Retorno a 20 km, dizia a placa.
Ele apenas sorriu e foi em frente. Lembrou do tempos de sua infância, das brincadeiras com os amigos, das brigas com os adversários. Às vezes uns se confundiam com os outros.
Havia tanta coisa pela frente e tanto tempo para fazer tudo. Sentiu saudades das idéias e dos sonhos que tivera, uns poucos realizados, nem todos como gostaria.

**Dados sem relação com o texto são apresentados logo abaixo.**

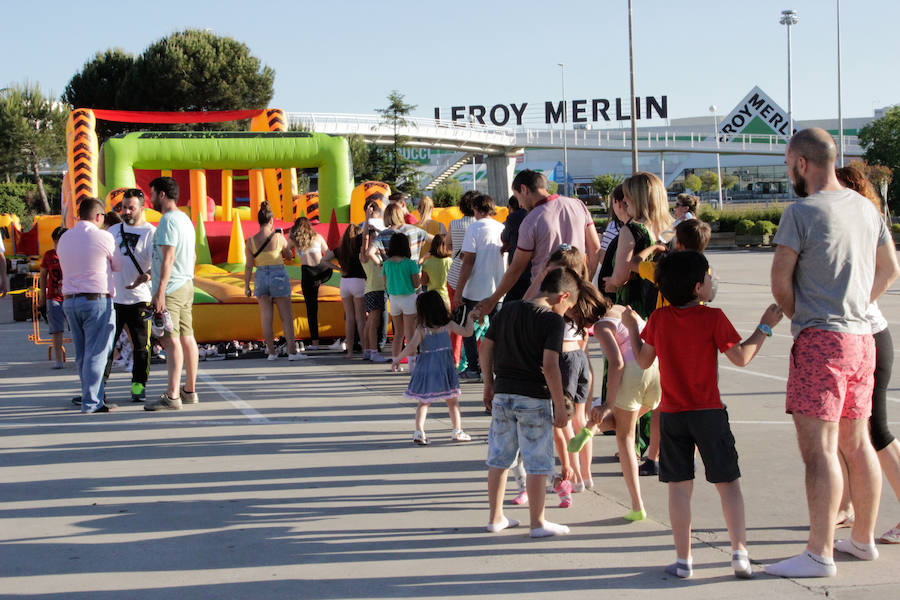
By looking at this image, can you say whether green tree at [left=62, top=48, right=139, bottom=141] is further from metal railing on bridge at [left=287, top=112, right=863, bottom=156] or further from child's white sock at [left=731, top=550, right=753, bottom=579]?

Tivera momentos felizes, mas eram difíceis de se lembrar, muitas vezes. Era mais fácil lembrar dos momentos ruins, das dificuldades, dos erros. Se descobrisse quem tinha inventado a memória desse jeito torpe, iria dar-lhe um soco na cara.
E se for eu? Pensou sombriamente. Lembrou de um filme em que o personagem dava uma surra em si mesmo e não conteve a risada.

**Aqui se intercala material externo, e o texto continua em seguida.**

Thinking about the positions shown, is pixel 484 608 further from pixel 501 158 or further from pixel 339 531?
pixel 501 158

Poderia tentar, por quê não? Dizem que somos os nossos maiores inimigos, então seria justo fazer isso.
Retorno a 15 km.
Quando encontrara a sua primeira paixão a vida tinha ganho um colorido diferente, por algum tempo. Investira nesse caminho como um desesperado e superara dificuldades que antes o teriam parado facilmente. Que loucura, pensou, talvez tivesse dado certo se tivesse sido diferente, ou talvez tivesse sido apenas diferente. Fez uma anotação mental para socar também o inventor do livre arbítrio, melhor seria ter a sua vida sinalizada por placas.
Cuidado, curva acentuada a direita; Siga em frente; Lombada, reduza a velocidade; Cruzamento de Vias.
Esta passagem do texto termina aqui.